This was not reassuring. It describes the experiences that a retired Eau Claire County, WI sherrif's deputy had while in Afghanistan, working to help train their police:
"Perhaps the biggest problem related to his work, Henricks said, was the misleading way in which Afghan men were recruited for police jobs. Recruiters seemed interested only in numbers and routinely lied to the recruits about the length and style of training and about whether they could keep personal belongings, Henricks said. When recruits entered the program and realized they were stuck there for eight weeks, couldn't quit and had to work alongside members of ethnic groups they wouldn't even speak to, it led to hunger strikes, mini riots and all kinds of problems that made effective police training nearly impossible, he said.
It didn't help that recruits know insurgents target the Afghan National Police - more than 800 have been killed - and they can make more money working for the Taliban, who governed the country until being ousted by U.S.-led forces in 2001.
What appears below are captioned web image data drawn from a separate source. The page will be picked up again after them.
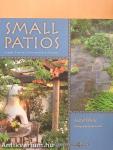 Small Patios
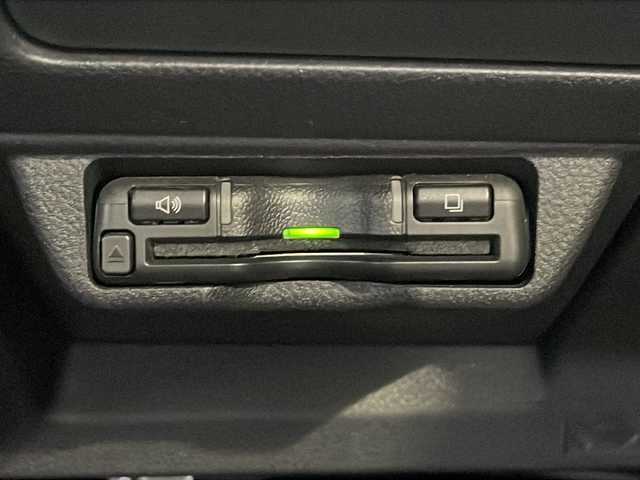 スバル ＷＲＸ Ｓ４ STIスポーツR EX 愛知県 2022(令4)年 2.8万km マグネタイトグレーメタリック /ワンオーナー//純正11.6インチナビ//TV・Bluetooth・AM・FM・ipod・AUX//applecarplay・androidauto//追従走行クルーズコントロール//シートヒーター//前列パワーシート//バックカメラ(フロント・サイド)//純正ビルトインETC//衝突軽減ブレーキ//LEDライト//純正フロアマット//後方コーナーセンサー//フロント・リアフォグランプ//革シート//革巻きステアリング//ステアリングスイッチ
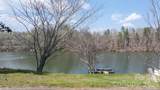 207 Catawba Avenue - Photo 12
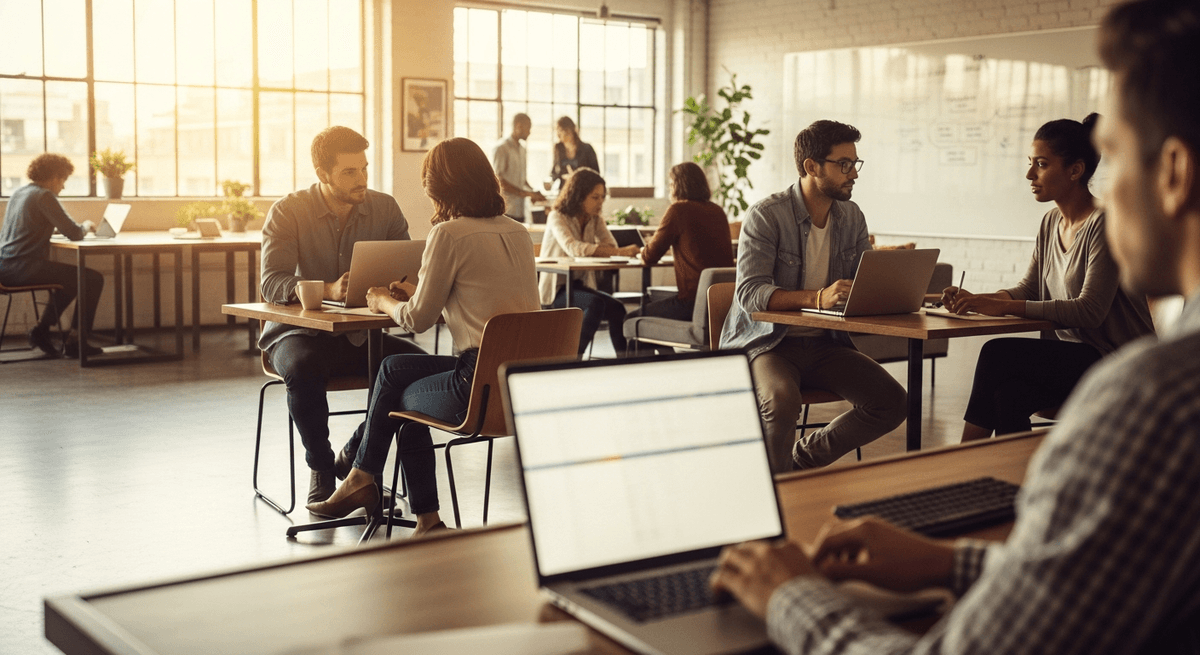 Low Cost Business Ideas: 30+ Businesses Under $1,000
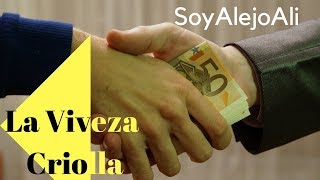 Emigrar a Argentina  La Viveza Venezolana [upl. by Lonier]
When Henricks explained the problems and told program officials the unethical behavior had to stop, he said he was reassigned to another role. He spent the end of his time in Afghanistan serving as a "shooter," meaning he provided security for convoys."
Afghanistan is not a modern, western society. It's a tribal society, and corrupt practices like bribery are endemic because they're a reflection of its tribal structure. Any work there must begin from those fundamental understandings, or the effort will be built on a lie and will almost certainly fail. Afghanistan's police force will never reach Eau Claire County standards, and it's idiotic to expect that. Thing is, I don't think Ed Henricks falls into this trap. I think he just doesn't see how you're ever going to create a national police force from the practices he describes, and have it be anything except a barrier to the larger Afghan mission's success. I find it hard to argue with that.








In the US police forces are primarily state and local. Why are we trying to build a national police force?
Valid question. This appears to have have been the approach in Iraq as well. It had more than one abortive start there, but appears to be gaining traction now.
It could be that when the threat is severe enough, rather than the limitations of local resources you go with a para-military Carabineri type model that can reinforce up to whatever level and escalate along with the bad guys. But I don't know. Readers?
I'd imagine any local force will by necessity be run by the tribes, making them militias for all intents and purposes. Funneling limited resources to forces completely outside national control is hard to pull the trigger on. That doesn't make it wrong-headed (witness the Anbar Awakening Council), but you have to be very careful. Those resources could very rapidly end up used against you by your enemies. Or at the least hoarded for a rainy day.
That all goes to the overall strategy. I think a lot of people are worried about exactly what we are trying to do in Afghanistan. We've actually gotten very good over the years at pumping up our hosting allies to deal with insurgencies (as in the Philippines etc), but i think we are far too invested in Afghanistan to really go that route. I'm curious what Patreaus is thinking right now. I suspect his best answer doesn't jive well with American politics, and that's WHY we don't hear nearly as much from him as we did in Iraq.
My best guess is that we should be working the tribes in Afghanistan and pumping resources into areas we can work with. Then let them go to war with the recalcitrant regions, while we quietly target and eliminate AQ and high level Taliban. In that case a bigger boot print is the wrong answer. One thing im positive of is that splitting the difference is the worst answer. Trying to control the whole country without the resources violates every rule of war I can think of.